Like the UK, Japan does not like to think of its rules as "extra-territorial". Effectively, however, this legislation is extended de facto to all subsidiaries of Japanese companies by rolling audits of compliance programmes spun out from Japan. In the light of increasingly global threats and common responses to them by the developed world, "extra-territoriality", whether American, British or Japanese, does not excite the same adverse reactions that it did in the past.
Moving forward with compliance
Now that UK and Japanese legislation also operates extra-territorially in certain circumstances (like US Legislation), most company compliance programmes will need updating and staff should be retrained. For many companies, a synthesis between these regulations must be achieved. Unfortunately, in-house expertise in both Customs and Export Control is fast disappearing. The risks of detection, costs and penalties where a company leaves matters to its forwarder, which are properly the responsibility of the company itself, have been greatly increased. Compliance audits by the DTI, Revenue & Customs or other officials and for some companies by their overseas parent companies should be seen as inevitable. They should be planned for as part of day-to-day operations. Proactive measures such as system checks, staff training, feasibility studies and audits, which were much more commonly a feature of earlier generations must be re-introduced.

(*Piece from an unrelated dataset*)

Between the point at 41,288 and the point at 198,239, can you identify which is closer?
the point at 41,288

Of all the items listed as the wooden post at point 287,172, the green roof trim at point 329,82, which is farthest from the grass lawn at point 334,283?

Compliance failures in these fields can be just as disastrous as those seen in Financial Services and Accounting Standards. In a world still living with the fallout from 11 September, the odium may well be even greater. Compliance programmes, training and internal audits are comparatively cheap forms of insurance. The "stick" is that non-compliance may well put board members at risk. The "carrot" is that duty and cost savings can often be identified far in excess of the cost of implementing both types of compliance safeguards, if a company’s entire international operations are reviewed.